On the side of the master node, the result is good while running two processes in which the execution time also reduced by approximately a half. However, in the case of using 4 processes, the time strongly increases, even higher than the case of using one process. This result is unreasonable if we don’t analyze it carefully. Back to the results in Fig. 2, when using an application process on each slave node, CAPE can generate a nearly linear speedup with the number of nodes, i.e. the number of calculation processes, including the maximum number of calculation nodes is 30. Consequently, there are two main causes of the abnormal increase of the execution time. The first is the architecture of the processors, with 2 real cores and 4 threads, instead of 4 real cores. The second is due to the multiple processes in the slave nodes have overlapping IP addresses when processing requests of setting the socket from these nodes, that causes a conflict and this needs time for solving. This is also the cause of the system failure when increasing the number of the processes on each slave node.
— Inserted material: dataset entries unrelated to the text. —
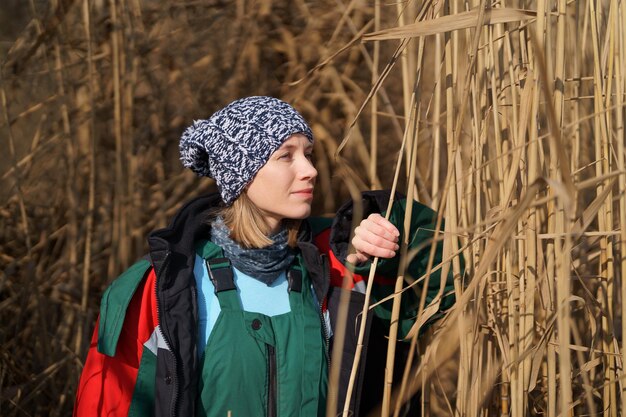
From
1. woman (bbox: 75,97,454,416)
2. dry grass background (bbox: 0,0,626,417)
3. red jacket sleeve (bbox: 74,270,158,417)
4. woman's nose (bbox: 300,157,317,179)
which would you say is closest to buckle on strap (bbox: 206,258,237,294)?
woman (bbox: 75,97,454,416)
However, this conclusion needs to be tested by conducting experiments and measurements in more details.

As shown in the Fig. 5, it is also the preliminary conclusion that with the machines using 2 cores – 4 threads, the optimal number of processes is 2.

Fig. 5.
figure 5

Compare the execution time of program with different number of processes

Fig. 6.
figure 6

Acceleration with different problem sizes

3.3 Acceleration with Different Problem Sizes

To evaluate the scalability according to the problem sizes of multiple processes model, a similar experiment was conducted, with 6 nodes (5 slave nodes and 1 master node), using 4 processes on each slave node. The results of measurement are shown in the diagram in Fig. 6. These results are accordance with the complexity of matrix multiply problem.

3.4 Advantages and Disadvantages

The outstanding advantage of this approach is simplicity, the program codes are almost unchanged (except for editing in the distributor). The experiments showed the performance is significantly increased, nearly double in the cases using 2 processes on each slave node. Theoretically, the slave nodes using N-core processors can run N times the application program to maximum exploit the processing capabilities. However, each application process requires one monitor process so the number of application processes in optimal case is less, and in this experiment, is N/2. This is also the first drawback of this direction. The second drawback is the possibility of conflicts among the programs on the same node. Moreover, the use of socket to implement the data transmission on network can also cause conflicts over resources between the programs and cause error with the large processes numbers. Finally, the use of multiple independent processes of the same program requires the slave nodes to have big amount of RAM to ensure the speed of execution.

4 Conclusion

CAFE, with the basic principles and the initial experimental results have shown its great potential to become a fully compatible implementation and high performance for OpenMP on distributed-memory architecture. Some researches are being continued to develop CAPE in many directions towards a fully implementation of OpenMP on these architectures, as well as in the direction of exploiting the new architecture of the processor to increase its performance. For networks using multi-core processors machines, the direction of using multiple processes on the calculation nodes by running multiple application programs has been tested and presented in this paper. This is a simple way, without requiring many changes in CAPE programs and but provides higher performance than the case of running one process in the previous model. However, there are still many shortcomings that need to be overcome such as resource conflicts which reduces the performance and causes system errors. That is one of our directions for developing CAPE in the near future.